## Objetivo:
No trecho sobre António Costa, de que ano são os incêndios em que morreram dezenas de pessoas?

## Trecho do documento:
____________________
De pouco servem os discursos sobre diálogo e sobre a teoria de que maioria absoluta não é poder absoluto. Ou que é um defensor dos novos direitos, da igualdade e da paridade.

Ainda não passou um ano sobre as eleições que lhe deram maioria absoluta e António Costa já caiu na arrogância e no autoritarismo. Está de facto convencido de que tudo lhe é permitido, dos insultos aos erros de governação. Como diz com ar radiante: não perde um segundo com isso.

Tem razão o líder dos socialistas para se sentir tão satisfeito consigo próprio. Os portugueses deram-lhe razão para isso ao confiarem-lhe uma maioria absoluta. Na hora de votar não valorizaram a ausência de reformas que preparassem o país para momentos como o que estamos a viver. Esqueceram-se da negligência na proteção dos cidadãos que levou a dezenas de mortes nos incêndios de 2017. Não valorizaram a incompetência e demagogia com que geriu o país em tempo de pandemia. Habituaram-se à degradação dos serviços públicos, desde o acesso à saúde e à educação, até à dificuldade para obter um simples cartão de cidadão ou passaporte. E compreenderam a defesa dos magníficos ministros que deixaram que imigrantes morressem às mãos das autoridades nacionais ou que usaram o dinheiro publico para acertar negócios com empresas de amigos.
____________________
## Dados fornecidos:

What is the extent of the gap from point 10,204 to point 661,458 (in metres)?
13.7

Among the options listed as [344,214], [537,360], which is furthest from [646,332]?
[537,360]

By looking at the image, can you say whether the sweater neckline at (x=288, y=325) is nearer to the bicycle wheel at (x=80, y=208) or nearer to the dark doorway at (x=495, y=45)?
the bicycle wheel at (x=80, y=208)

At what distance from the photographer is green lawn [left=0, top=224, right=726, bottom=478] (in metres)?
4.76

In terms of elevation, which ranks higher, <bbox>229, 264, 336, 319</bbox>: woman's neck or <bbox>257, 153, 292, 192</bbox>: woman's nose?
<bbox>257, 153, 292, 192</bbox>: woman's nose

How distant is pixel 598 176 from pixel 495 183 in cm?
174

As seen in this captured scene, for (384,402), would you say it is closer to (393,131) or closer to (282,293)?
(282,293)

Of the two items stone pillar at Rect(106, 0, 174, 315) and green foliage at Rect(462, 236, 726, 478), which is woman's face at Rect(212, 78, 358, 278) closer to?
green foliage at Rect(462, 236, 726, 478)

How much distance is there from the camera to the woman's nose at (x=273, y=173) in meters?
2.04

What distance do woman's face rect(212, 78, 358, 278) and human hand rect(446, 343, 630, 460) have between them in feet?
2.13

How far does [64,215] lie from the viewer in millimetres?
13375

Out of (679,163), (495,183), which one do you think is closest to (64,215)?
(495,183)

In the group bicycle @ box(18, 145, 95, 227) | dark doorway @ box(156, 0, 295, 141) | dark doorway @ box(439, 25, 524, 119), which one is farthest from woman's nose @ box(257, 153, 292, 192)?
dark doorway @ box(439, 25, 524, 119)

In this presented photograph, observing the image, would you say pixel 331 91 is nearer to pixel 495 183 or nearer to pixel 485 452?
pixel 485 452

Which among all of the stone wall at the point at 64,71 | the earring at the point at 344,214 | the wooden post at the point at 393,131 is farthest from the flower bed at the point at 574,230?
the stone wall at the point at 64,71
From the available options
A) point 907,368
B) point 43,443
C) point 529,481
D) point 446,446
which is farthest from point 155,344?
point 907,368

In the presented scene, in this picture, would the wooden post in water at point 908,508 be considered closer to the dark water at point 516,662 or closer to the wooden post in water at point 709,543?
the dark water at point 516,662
____________________
## Resposta:
De 2017.